## TEXT BLOCK
****

Integrated Design and Delivery Guide | CEC



The environmental impacts of buildings and the costs of construction projects can be significantly reduced through the use of an integrated design, delivery and operations process. 


The definition and application of this building approach, however, varies widely across industry sectors and regulatory jurisdictions in North America.
This guide, which draws on the 2013 report by the Commission for Environmental Cooperation (CEC)

This guide is intended to introduce building practitioners to tested methods for incorporating deeper levels of integrated design and delivery into their construction projects. It can also help all stakeholders concerned in meeting their goals for constructing better and greener buildings.



Integrated Design and Delivery The building industry has long suffered from a lack of integration among industry sectors. Business-as-usual leads different firms and individuals to enter into a project in phases and take responsibility for only what falls in their area of expertise or responsibility: architects and engineers are responsible for planning and design, contractors are responsible for constructing the building or structure, and building owners are left to deal with the outcome. This assembly line approach very rarely works to create a building that is optimized as a system. Rather, the final product often underperforms and may not even meet the needs of the owner.

****

## INFORMATION SUPPLIED
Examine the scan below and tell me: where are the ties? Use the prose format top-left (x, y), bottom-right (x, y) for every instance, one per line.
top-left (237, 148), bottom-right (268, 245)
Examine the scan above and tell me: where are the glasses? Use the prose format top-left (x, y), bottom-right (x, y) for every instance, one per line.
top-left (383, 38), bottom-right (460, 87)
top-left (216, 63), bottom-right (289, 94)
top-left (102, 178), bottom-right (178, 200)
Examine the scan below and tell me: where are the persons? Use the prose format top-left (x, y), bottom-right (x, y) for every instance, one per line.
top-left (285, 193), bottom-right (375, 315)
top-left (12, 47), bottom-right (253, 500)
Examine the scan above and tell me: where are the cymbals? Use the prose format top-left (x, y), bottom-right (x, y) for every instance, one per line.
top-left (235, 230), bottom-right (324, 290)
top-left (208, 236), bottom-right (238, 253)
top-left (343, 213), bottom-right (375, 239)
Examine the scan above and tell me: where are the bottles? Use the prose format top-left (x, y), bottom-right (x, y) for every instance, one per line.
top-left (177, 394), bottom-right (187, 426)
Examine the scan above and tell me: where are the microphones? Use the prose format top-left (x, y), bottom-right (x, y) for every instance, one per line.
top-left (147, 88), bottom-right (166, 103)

****

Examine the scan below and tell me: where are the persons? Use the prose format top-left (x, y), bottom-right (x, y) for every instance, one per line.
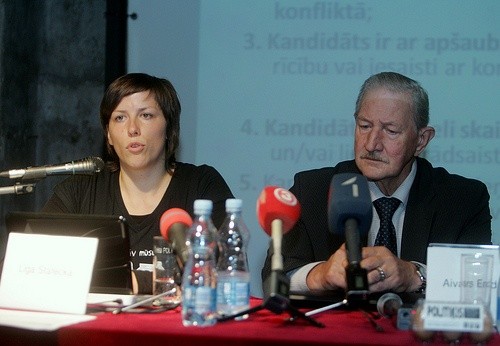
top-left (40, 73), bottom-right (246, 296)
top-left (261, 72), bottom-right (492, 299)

****

## THE TASKS
[A] In the passage on integrated design and delivery, substitute "production line" for "assembly line" and write out the part starting with "Integrated Design and Delivery The" and going on through "of the owner.".
[B] Repeat the records word for word, starting with the line with "Examine the scan below and tell me: where are the ties?" and going on through the line with "top-left (237, 148), bottom-right (268, 245)".

## ANSWERS TO THE TASKS
[A]
Integrated Design and Delivery The building industry has long suffered from a lack of integration among industry sectors. Business-as-usual leads different firms and individuals to enter into a project in phases and take responsibility for only what falls in their area of expertise or responsibility: architects and engineers are responsible for planning and design, contractors are responsible for constructing the building or structure, and building owners are left to deal with the outcome. This production line approach very rarely works to create a building that is optimized as a system. Rather, the final product often underperforms and may not even meet the needs of the owner.

[B]
Examine the scan below and tell me: where are the ties? Use the prose format top-left (x, y), bottom-right (x, y) for every instance, one per line.
top-left (237, 148), bottom-right (268, 245)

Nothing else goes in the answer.